2

I'm using the Shark machine learning library, and it outputs its classifiers to file by using the boost::archive::polymorphic_text_(io)archive classes.

I'm creating a bag of words model that I also need to write to file (using my own code) and I need to also output that to file.

I would ideally like to output this to the same file as the classifier. Is is possible to write things to the same file as when a polymorphic text archive is used? Is it enough to just pass the fstream at the point the archive begins?

Edit: Just to be slightly clearer: Does Boost support me putting other things in a file alongside these archives?

AdmiralJonB
  • 2,038
  • 3
  • 23
  • 27

1 Answers1

2

First Off: Streams Are Not Archives.

My first reaction would be "have you tried". But, I was intrigued and couldn't find anything about this in the documentation, so I did a few tests myself:

  • the answer seems to be "No", it's not supported
  • it seems to work for binary archives
  • it seems to break down because the xml/text archives leave trailing 0xa characters in the input buffer. These will not pose a problem if the "next" archive to be read is text as well, but obviously break binary archives.

- [SOURCE DATA]
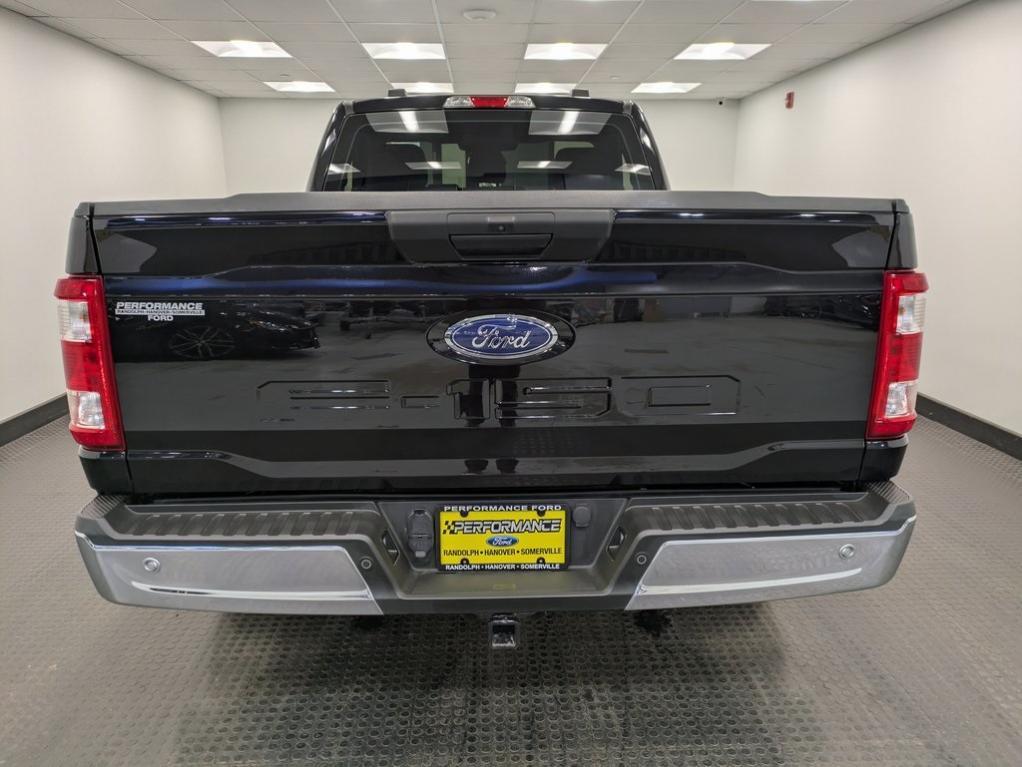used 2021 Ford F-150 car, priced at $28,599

==

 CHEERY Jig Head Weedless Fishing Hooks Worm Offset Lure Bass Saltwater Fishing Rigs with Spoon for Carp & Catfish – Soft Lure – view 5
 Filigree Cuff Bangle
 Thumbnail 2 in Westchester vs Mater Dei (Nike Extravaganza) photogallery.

...

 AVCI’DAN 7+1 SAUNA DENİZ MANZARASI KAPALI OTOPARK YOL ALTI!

- [PROBLEM STATEMENT]
In the Boost archive thread above, what does the answer say the xml and text archives leave behind in the input buffer?

- [ANSWER]
Trailing 0xa characters.